*STATED EXERCISE 1:*
Translate this sentence from the UK equity article below into Spanish: "Cullen, who heads up the top-performing SWMC UK fund, was one such manager."
*STATED EXERCISE 2:*
Carry the UK equity article below forward with the passage that would follow its final sentence.

SW Mitchell’s Brian Cullen and Ben Willis at Whitechurch tell FE Trustnet why they have used the recent market falls to increase their UK equity weightings.

By Alex Paget,

News Editor, FE Trustnet

A significant buying opportunity has arisen in the UK equity market, according to SW Mitchell’s Brian Cullen, who has halved his UK fund’s cash balance over recent weeks to take advantage of the lower valuations on offer.

It has been a very topsy-turvy year for investors in UK equities as though the FTSE powered through its record high and even surpassed the psychologically important 7,000 barrier, the market fell some 8 per cent between the end of May and last week due to weakness in the commodity sector, the Greek debt negotiations, huge falls in Chinese equities and concerns about a rate rise in the US.

Performance of index in 2015

 

Source: FE Analytics

These factors, along with relative high valuations and the fact the bull market is well into its sixth year, have caused many experts to become more cautious.

In fact, a recent FE Trustnet article highlighted that cash balances across the various fund sectors have been raised as managers attempt to protect their investors from further market falls.

Cullen, who heads up the top-performing SWMC UK fund, was one such manager. However, following the recent sell-off and increased negative sentiment, he has piled back into the market.

“At the end of April, we were 95 per cent net long and we took that back to around 82 per cent at the end of May. However, over recent weeks we have put half of that back into the market so we are now more than 90 per cent net long,” Cullen said.

The major reason why the manager has been using his parked cash is because valuations are now more attractive and many of the fears which had market participants panicking had become overblown.

“We had been selling down certain areas quite opportunistically as we were fortunate that some of our holdings had shot the lights out and we owned a number of oil-related which had a big bounce back.”

“We were also aware of possible risks on the horizon and volatility was picking up, so we were feeling uncomfortable being that long the market. We did get quite lucky with our timing with June being such a disastrous month because of Greece and the big falls in the commodity sector.”

“However, we viewed that as a temporary phenomenon. We have long been of the view that authorities would do whatever it takes to keep Greece in the eurozone and that the wider European recovery was quite strong.”

He added: “We always felt the concerns surrounding Greece were, more likely than not, short-term concerns.”

Cullen’s flexibility with his cash weighting, his bias towards small and mid-caps and his ability to go short within his portfolio have all paid off for his investors.

Our data on the £80m fund (which sits in the offshore universe) goes back to July last year, over which time it has returned 27.42 per cent – meaning it has beaten the FTSE All Share’s gains by more than sevenfold over that time.


 

The only portfolio in either the IA UK All Companies or IA UK Equity Income sectors to have beaten SWMC UK over that time is FE Alpha Manager Richard Watts’ Old Mutual UK Equity fund.

Performance of fund versus sector and index since July 2014

 

Source: FE Analytics

SWMC UK has lost twice as less as the FTSE All Share since the correction began at the end of May.

Cullen has used his spare cash to up his weighting to companies with European exposure (now the situation in Greece has been temporarily resolved) and to more cyclical businesses – an example being financials such as Barclays.

While the next risk to face markets is likely to be the rate rise in the US, the manager says he is likely to up his long exposure to the UK market over the coming months.

*EXTRACTED DATA:*
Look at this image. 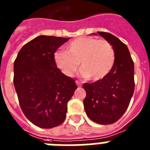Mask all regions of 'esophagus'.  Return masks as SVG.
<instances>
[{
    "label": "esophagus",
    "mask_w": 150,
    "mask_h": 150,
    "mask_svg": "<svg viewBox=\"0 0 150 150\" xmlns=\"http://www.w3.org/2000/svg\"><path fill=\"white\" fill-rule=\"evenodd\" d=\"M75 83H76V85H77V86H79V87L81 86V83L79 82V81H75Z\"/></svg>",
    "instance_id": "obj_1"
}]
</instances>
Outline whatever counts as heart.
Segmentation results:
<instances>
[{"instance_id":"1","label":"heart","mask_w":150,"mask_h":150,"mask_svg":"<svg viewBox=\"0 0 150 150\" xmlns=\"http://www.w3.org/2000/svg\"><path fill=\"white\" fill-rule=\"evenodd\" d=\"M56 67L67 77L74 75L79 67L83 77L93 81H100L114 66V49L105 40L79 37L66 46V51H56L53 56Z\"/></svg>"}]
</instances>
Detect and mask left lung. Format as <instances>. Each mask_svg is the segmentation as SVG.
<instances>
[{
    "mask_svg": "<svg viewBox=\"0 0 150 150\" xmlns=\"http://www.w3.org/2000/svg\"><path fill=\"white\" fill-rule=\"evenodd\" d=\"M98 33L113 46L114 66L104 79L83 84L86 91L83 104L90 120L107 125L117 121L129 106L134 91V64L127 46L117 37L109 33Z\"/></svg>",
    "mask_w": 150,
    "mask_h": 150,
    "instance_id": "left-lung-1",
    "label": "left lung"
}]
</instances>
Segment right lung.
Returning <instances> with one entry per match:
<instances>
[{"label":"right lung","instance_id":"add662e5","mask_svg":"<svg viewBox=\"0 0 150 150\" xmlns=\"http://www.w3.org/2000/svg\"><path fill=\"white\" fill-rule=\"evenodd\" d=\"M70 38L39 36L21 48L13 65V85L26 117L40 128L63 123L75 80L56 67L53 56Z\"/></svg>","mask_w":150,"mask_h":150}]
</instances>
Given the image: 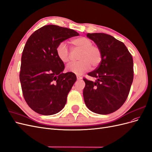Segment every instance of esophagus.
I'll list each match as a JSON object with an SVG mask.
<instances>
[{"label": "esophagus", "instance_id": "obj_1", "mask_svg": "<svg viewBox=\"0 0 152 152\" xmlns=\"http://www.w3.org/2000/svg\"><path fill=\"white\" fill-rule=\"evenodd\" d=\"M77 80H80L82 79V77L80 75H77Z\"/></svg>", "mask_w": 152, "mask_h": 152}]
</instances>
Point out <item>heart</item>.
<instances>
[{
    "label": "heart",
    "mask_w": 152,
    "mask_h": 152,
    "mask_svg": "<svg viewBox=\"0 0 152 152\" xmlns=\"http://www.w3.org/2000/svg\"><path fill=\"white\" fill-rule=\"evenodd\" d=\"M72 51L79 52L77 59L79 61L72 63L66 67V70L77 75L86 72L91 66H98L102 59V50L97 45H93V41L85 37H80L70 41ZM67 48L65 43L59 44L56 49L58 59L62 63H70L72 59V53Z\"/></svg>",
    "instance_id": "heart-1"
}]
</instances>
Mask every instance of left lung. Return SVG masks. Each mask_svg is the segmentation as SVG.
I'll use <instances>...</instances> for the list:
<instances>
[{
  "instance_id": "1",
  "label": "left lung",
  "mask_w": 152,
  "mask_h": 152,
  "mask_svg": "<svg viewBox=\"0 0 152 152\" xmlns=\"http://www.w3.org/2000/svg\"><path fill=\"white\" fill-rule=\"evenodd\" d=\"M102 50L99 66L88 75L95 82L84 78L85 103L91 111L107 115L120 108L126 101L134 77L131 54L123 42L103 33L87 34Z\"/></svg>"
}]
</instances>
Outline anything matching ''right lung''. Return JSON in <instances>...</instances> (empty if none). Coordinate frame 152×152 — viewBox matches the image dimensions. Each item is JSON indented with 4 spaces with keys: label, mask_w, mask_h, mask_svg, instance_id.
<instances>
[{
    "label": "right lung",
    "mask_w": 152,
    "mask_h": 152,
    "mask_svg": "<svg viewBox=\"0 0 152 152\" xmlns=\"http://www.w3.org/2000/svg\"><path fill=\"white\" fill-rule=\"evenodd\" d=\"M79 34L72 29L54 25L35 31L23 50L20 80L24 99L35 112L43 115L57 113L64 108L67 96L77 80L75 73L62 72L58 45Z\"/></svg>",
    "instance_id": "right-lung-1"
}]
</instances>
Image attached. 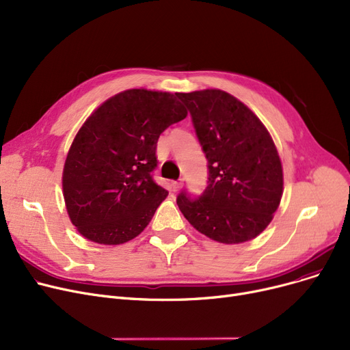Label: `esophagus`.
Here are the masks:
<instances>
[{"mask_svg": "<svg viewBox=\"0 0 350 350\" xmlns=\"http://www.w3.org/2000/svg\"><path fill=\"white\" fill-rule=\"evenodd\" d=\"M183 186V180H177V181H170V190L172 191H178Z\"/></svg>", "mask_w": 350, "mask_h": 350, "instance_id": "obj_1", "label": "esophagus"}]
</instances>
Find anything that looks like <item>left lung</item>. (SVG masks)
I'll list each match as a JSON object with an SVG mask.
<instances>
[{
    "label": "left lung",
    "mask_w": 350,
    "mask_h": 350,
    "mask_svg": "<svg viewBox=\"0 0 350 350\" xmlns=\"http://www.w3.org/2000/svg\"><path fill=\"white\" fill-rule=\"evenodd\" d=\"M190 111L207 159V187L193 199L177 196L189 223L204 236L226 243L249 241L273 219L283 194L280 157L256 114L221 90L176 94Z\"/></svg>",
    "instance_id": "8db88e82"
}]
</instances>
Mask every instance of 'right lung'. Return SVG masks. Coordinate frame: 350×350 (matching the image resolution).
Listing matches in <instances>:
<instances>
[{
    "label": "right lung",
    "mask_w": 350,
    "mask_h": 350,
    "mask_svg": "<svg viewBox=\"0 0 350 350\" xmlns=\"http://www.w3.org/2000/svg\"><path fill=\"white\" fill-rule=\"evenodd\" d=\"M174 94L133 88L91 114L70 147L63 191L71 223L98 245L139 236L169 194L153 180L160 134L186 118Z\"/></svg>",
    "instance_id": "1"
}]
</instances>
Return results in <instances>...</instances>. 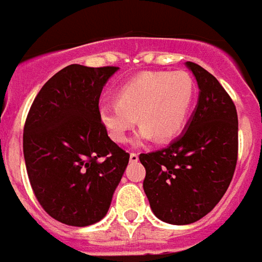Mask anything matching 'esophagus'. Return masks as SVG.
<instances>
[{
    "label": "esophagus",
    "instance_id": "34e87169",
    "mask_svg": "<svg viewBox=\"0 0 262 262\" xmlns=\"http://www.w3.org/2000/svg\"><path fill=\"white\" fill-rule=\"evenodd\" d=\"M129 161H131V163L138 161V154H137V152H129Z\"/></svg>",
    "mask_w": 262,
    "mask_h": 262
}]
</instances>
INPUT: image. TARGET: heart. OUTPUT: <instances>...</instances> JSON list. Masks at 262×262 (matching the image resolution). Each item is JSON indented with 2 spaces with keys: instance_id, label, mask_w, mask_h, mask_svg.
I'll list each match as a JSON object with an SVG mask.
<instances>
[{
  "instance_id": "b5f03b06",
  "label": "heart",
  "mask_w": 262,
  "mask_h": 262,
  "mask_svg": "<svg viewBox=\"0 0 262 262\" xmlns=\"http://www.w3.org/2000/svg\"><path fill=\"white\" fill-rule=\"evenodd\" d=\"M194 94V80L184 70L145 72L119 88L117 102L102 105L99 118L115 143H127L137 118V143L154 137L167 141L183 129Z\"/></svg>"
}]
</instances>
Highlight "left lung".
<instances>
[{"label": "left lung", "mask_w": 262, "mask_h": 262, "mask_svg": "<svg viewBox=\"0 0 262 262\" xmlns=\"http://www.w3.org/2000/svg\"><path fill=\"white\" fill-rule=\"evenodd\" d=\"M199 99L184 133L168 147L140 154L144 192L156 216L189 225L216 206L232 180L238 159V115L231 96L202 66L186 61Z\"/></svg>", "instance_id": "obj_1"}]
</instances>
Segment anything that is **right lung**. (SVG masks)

*TASK ANSWER 1:*
Cullen, que dirige el fondo SWMC UK, uno de los de mejor rendimiento, fue uno de esos gestores.

*TASK ANSWER 2:*
“My view over the next couple of years is positive as I think Europe and the UK will continue to have a domestic recovery. Because of that, my natural inclination is to view any sell-off as a buying opportunity,” Cullen said.

There are many who would disagree with Cullen’s view, however.

Though a deal has been reached between Athens and its creditors to set-up a long-term bailout plan, many suggest the problems surrounding its debt and economy have only been saved for a later date. Elsewhere, the Chinese equity market is in free fall (it has lost close to 30 per cent over recent weeks), which could have major ramifications for the global market.

Performance of indices over 3 months

 

Source: FE Analytics

On top of that, a likelihood of tighter monetary policy in the US is seen as a potential source of volatility.

As a result, the likes of Miton’s Anthony Rayner expects to keep his current cash position – which averages around 10 per cent across his portfolios – for the time being.


 

“In general, market stress has picked up, with China, Greece and the worry, at some point, of higher US rates all contributing. We are waiting to see how these events unfold, rather than anticipating,” Rayner said.

“Key is the degree of financial and economic contagion and, importantly, the degree to which the authorities, through the central banks, remain in charge.” 

“Central banks are no longer focused on the world’s economies exiting a global recession in a synchronised fashion: economies are on different growth paths and so central bank policy has diverged.” 

He added: “In terms of deploying any cash therefore, we will want to see calmer markets, which will need some sense of resolution of some of the above. Similarly, the target for the cash will depend on where we see resolution.”  

However, Ben Willis, head of research at Whitechurch, agrees with Cullen and has been upping his exposure to the UK equity market and in particular large-cap funds – which have been hit hardest during the sell-off due to their exposure to international trade.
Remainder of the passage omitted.